Quoted passage –
━━━━━━━━━━━━━━━━━━━━━━━━━━━━━━

# New old Sig Rocks!



## glenway (Mar 27, 2011)

My friend, Joe and I came home from the Lansing gun show with a Sig P226 in used condition. Test firing afterward proved this thing still rocks. At 19 feet, my first test-fire target is shown. The group measures 1.375 center-to-center, offhand, PMC ball ammo. The group represents all 15 shots from the stacked mag. The sights are original Sig (adjustable for windage only). The gentleman selling it was known to me as an all-around good guy, leader of a local sportsman's club, and testified with me about a gun bill recently. His parting words were, "You won't have any trouble with it." An honest man!

Best of all, with two factory-magazines, it only cost Joe $300!


----------



## youngdon (Mar 10, 2010)

Joe got a good deal ! Nice shooting too.


----------



## Antlerz22 (Apr 18, 2011)

Thats some real good shooting there! And the price was real good too!!


----------



## glenway (Mar 27, 2011)

Thanks! I've got a Sig model 220 in 9mm (didn't mention the P226 tested today is 9mm, as well - sorry) and am a fan of the German quality. Mine is a W. German model, so it was manufactured before the wall came down. It handles nicely, as well, and carries without bulk, because it doesn't have the double-stack mag. I like the +P+ ammo in mine for serious work and it functions flawlessly.

Years ago, the Sig P226 was among the pistols being considered by the U.S. military to replace the Colt 1911s. They held up better in testing than the Berettas but because they had no manual safety and were not ambidextrous, they were ruled out of contention. However, Special Forces and Navy Seals use the Sigs to this day. In addition, military forces around the world rely on them, too. It's the good stuff!


----------



## glenway (Mar 27, 2011)

Stonegod said:


> Crap!!!! I saw the title and thought we were going to talk about some type of rock.....


Sorry, god, but I'm into guns a bit, too.


----------



## glenway (Mar 27, 2011)

Stonegod said:


> You going to post that Sunday article? If not, where can I find it?


The *black rat snake* column will be featured in the Sunday outdoor section of The Argus-Press, hopefully with the photo. I never know until it is published. Anytime after that, I post my columns to my site www.thinkingafield.org , and yes, you get a special nod. PM me with an address and I'll mail you an original Sunday newspaper. Sometimes the online versions are available without subscription, but again, I never know. Check www.argus-press.com on Sunday to find out.


----------



## bones44 (Jan 7, 2011)

Nice rig and shooting Glen ! You guys found a heck of a deal there. I missed the last one but didn't have any money anyway. That's usually the case when the show comes to town. LOL


----------



## glenway (Mar 27, 2011)

━━━━━━━━━━━━━━━━━━━━━━━━━━━━━━

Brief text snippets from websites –
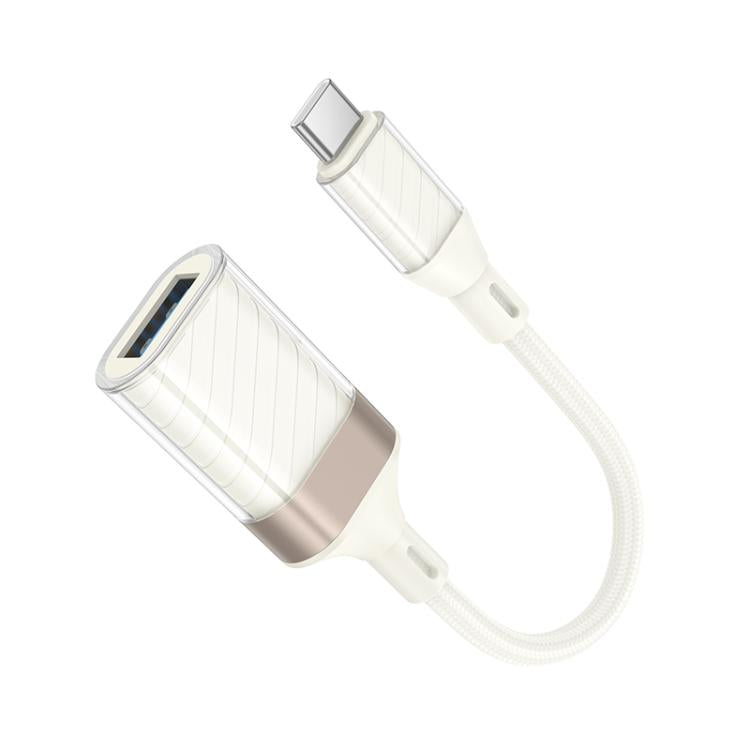 EDA008503701A_3.jpg@c64e849fcc441baba085634595220820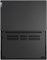 Лэптоп от Lenovo модели V15 G2 IJL имеет 15,6-дюймовый FHD-дисплей, процессор Intel Celeron N4500, 16 ГБ оперативной памяти DDR4, NVMe SSD на 512 ГБ, графику Intel UHD Graphics, установленную операционную систему Windows 11. Кроме того, комплект включает 1000028390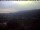 Webcam in Traben-Trarbach, 2.1 mi away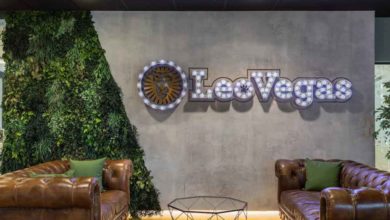 LeoVegas подписывает информационно развлекательное партнерство с миланским «Интером» {bethub} 6329e0bfd8bb1.jpeg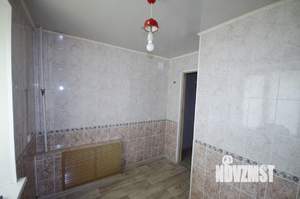 3-к квартира, вторичка, 58м2, 4/9 этаж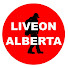 005aS2JnH6c-channel-avatar-LIVEON ALBERTA
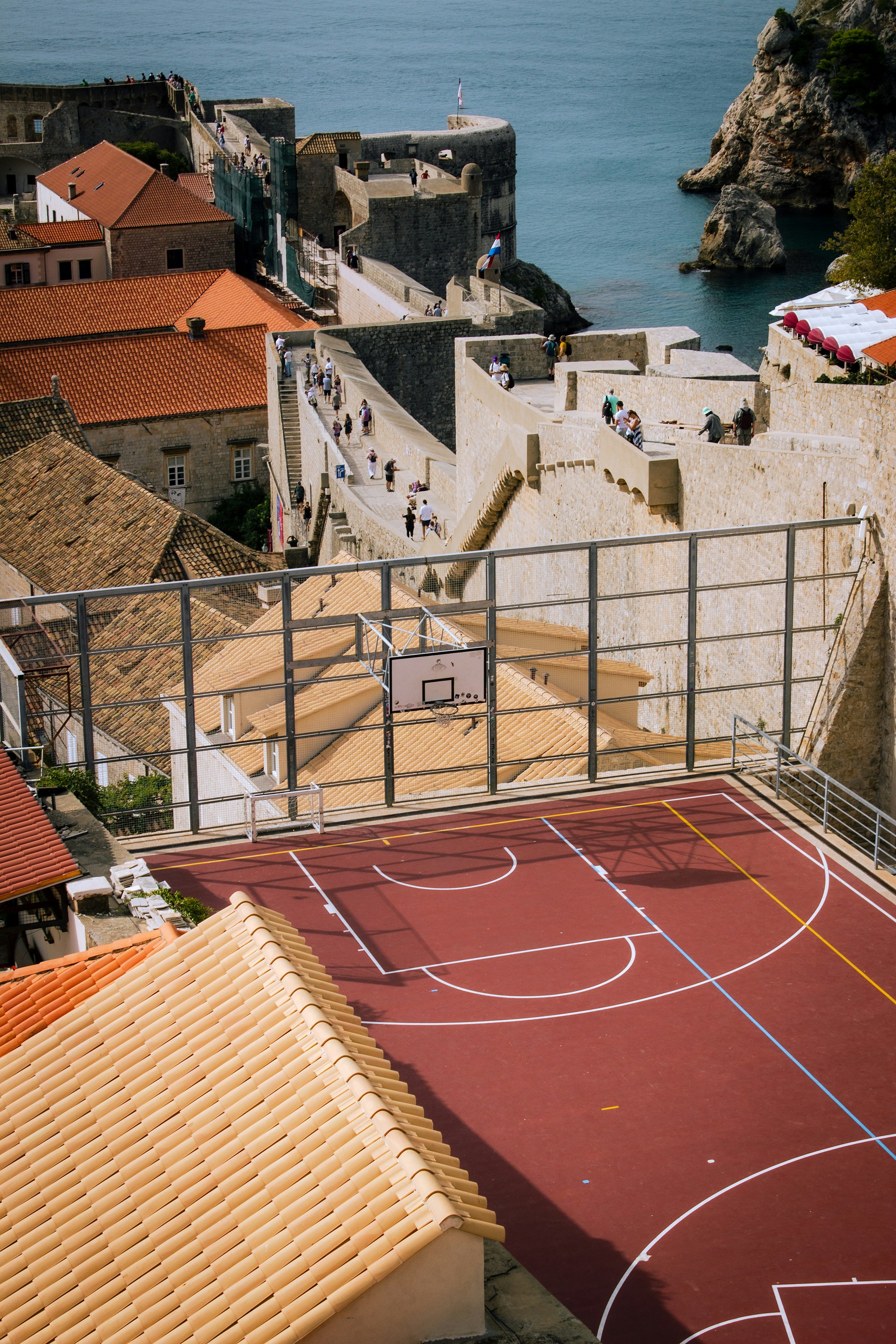 Photo by jamiekettle10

━━━━━━━━━━━━━━━━━━━━━━━━━━━━━━

What is needed –
Transcribe the portion of the forum thread about the Sig P226 between "Years ago, the" and "the good stuff!", inclusive. None of this data is needed.

Response area –
Years ago, the Sig P226 was among the pistols being considered by the U.S. military to replace the Colt 1911s. They held up better in testing than the Berettas but because they had no manual safety and were not ambidextrous, they were ruled out of contention. However, Special Forces and Navy Seals use the Sigs to this day. In addition, military forces around the world rely on them, too. It's the good stuff!